Text section:
1. A multiple compression coding method in which an input signal feeds in parallel a plurality of coders each including a succession of functional units with a view to compression coding of said signal by each coder, wherein the method comprises the following steps:
a) identifying the functional units forming each coder and one or more functions implemented by each unit;
b) marking functions that are common from one coder to another; and
c) executing said common functions once and for all for at least some of the coders in a common calculation module.
2. A method according to claim 1, wherein said calculation module comprises at least one functional unit of one of the coders.
3. A method according to claim 2, wherein, for each function executed in step c), at least one functional unit is used of a coder selected from said plurality of coders and the functional unit of said coder selected is adapted to deliver partial results to the other coders, for efficient coding by said other coders verifying an optimum criterion between complexity and coding quality.

Collected data:
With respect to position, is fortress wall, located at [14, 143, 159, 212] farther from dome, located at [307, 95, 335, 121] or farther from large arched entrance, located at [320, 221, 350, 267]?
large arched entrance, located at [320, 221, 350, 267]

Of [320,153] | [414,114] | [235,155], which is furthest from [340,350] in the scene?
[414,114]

Problem to work on: Please rewrite the compression coding claims from "3. A method" through "and coding quality.", replacing "partial results" with "intermediate results".

Task result:
3. A method according to claim 2, wherein, for each function executed in step c), at least one functional unit is used of a coder selected from said plurality of coders and the functional unit of said coder selected is adapted to deliver intermediate results to the other coders, for efficient coding by said other coders verifying an optimum criterion between complexity and coding quality.